= Departure control system =

Airlines computer systems responsible for passenger and bag processing activities

A departure control system (DCS) automates processing an airline's airport management operation, which includes managing the information required for airport check-in, printing boarding cards, baggage acceptance, boarding, load control and aircraft checks.

Today, DCS mostly (98%) manage e-tickets using interfaces from a number of devices, including check-in kiosks, online check-in, mobile boarding cards, and baggage handling. DCS are able to identify, capture and update reservations from an airline's computer reservation system for passengers stored in a so-called passenger name record (PNR). A DCS is used to update reservations, typically as checked-in, boarded, flown or another status.

Additionally and increasingly, a DCS for some city-pair sectors may also interface with immigration control (such as Advance Passenger Information System) for visa, immigration and passenger no-fly watchlists.

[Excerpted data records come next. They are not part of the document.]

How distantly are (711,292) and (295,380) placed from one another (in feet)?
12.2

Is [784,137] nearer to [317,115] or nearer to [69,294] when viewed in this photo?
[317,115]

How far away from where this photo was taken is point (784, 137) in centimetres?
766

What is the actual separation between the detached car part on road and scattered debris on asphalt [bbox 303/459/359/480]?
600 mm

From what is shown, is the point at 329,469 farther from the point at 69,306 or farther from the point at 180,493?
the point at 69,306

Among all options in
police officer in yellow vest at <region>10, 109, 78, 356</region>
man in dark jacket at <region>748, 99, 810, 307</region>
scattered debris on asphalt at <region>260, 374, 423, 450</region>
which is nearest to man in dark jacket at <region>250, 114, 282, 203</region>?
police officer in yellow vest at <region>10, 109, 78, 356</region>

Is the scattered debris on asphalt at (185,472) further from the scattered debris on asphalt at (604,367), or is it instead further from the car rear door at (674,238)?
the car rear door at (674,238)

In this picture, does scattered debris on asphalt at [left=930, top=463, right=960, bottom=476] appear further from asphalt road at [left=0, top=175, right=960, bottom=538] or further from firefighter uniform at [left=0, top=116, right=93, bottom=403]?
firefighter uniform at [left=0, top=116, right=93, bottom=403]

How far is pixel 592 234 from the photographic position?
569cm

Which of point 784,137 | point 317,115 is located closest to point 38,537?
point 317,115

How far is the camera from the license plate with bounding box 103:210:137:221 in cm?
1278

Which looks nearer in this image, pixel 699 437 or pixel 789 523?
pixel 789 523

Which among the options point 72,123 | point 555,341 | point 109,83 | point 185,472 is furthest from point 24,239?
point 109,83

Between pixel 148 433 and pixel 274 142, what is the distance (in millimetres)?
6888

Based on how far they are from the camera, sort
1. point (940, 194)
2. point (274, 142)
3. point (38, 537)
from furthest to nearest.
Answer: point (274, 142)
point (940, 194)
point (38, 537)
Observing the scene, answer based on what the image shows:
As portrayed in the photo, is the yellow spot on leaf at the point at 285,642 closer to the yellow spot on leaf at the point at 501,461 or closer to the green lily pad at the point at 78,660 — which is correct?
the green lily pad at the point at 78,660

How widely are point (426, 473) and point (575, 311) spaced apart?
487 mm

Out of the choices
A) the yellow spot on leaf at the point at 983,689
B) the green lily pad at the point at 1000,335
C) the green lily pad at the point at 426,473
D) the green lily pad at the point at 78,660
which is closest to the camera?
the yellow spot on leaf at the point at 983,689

Historically, systems developed in North America have incorporated DCS functions as part of the reservations systems with check-in being initiated directly from the PNR. Load control (weight and balance) is then provided by a standalone application. Systems developed by airlines outside North America have traditionally had a separate database for DCS, requiring passenger data to be transferred from the PNR into DCS records. These systems have an integrated weight and balance capability.

"New generation" DCSs are being developed and deployed by vendors such as Amadeus and SITA as part of the overall re-engineering of airline Passenger Services Systems. These new systems typically use a common database and a services oriented architecture that allows reservations, check-in and other services to maintain a consistent view of passenger information.

Larger international airports will have a range of DCS or a single DCS which each particular airline carrier can integrate with for streamlined operations.